> [STATED PROBLEM 1]: In the launch publicity tips, how far ahead of launch should you start pitching journalists?
> [STATED PROBLEM 2]: From the launch publicity tips, output the passage starting at "If you’re going" and ending at "of your product.".
> [STATED PROBLEM 3]: Go on writing the launch publicity tips, picking up after their last sentence.

> [SUPPLIED PASSAGE]:
⁂

1. Build Relationships Pre-Launch

If you’re reaching out to journalists for the first time and you’re already live, then the odds are against you. Start pitching journalists 3 months before you launch, keep them in the loop on all you’ve got going on. Not only does this give you a feel for how much press you will get on day 1, it also gives you time to adjust your content and pitches to find a strategy that does wok.

The advantage of using a PR firm is that firms already have relationships in place, and they are usually very long standing.

2. Offer Review Units

If you’re going for a giant campaign, then do not launch unless you have about 40 samples to send to journalists. Sure, it is possible to do without samples (and it’s not always possible) but you need to understand how easy it makes it when you can offer the journalist a free unit in exchange for an article. It makes is so easy that it’s worth waiting to launch for a year if that’s how long it takes you to produce a small batch of your product.

3. Pitch Forever

The only time you should stop pitching a journalist about your product is if they email you and tell you to stop. If you are not getting replies from journalists then just keep pitching them in different ways until you get a response. Don’t be shy, and don’t be too proud to keep sending new emails despite receiving no response.

4. Pitch In Volume

To get featured by a top tier publication, you need to be pitching ALL OF THEIR JOURNALISTS. Within reason though, if there is a journalist who does not cover anything remotely similar to your product then don’t waste your time — but as long as the journalist covers something even remotely close to you product then you need to be pitching them, forever.

⁂

> [DATA EXCERPT]:
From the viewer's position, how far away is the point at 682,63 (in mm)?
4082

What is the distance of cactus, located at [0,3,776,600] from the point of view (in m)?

⁂

> [ANSWER 1]: Three months before launch.

> [ANSWER 2]:
If you’re going for a giant campaign, then do not launch unless you have about 40 samples to send to journalists. Sure, it is possible to do without samples (and it’s not always possible) but you need to understand how easy it makes it when you can offer the journalist a free unit in exchange for an article. It makes is so easy that it’s worth waiting to launch for a year if that’s how long it takes you to produce a small batch of your product.

> [ANSWER 3]:
5. Don’t Use Mass-Email

The only time to use mass-email is if you’ve got less than 5 days remaining. It’s temping to want to send mass pitches, but you need to realize that not only do journalists shy away from covering mass pitches — odds are that your emails will land in a spam filter anyways (you would not believe how sensitive these things are now a days).

Mail merges too often end up in the spam folder. A bit of googling will tell you why this is.

For best results, you need to pitch each journalist in a separate email message that has unique content (addresses them by name, mentions their publications) basically, anything that shows them it is a unique message sent just to them.

To really do this, you need a small group of people sending out messages to journalists. And this is one of the benefits you get with hiring an outside agency to do your PR.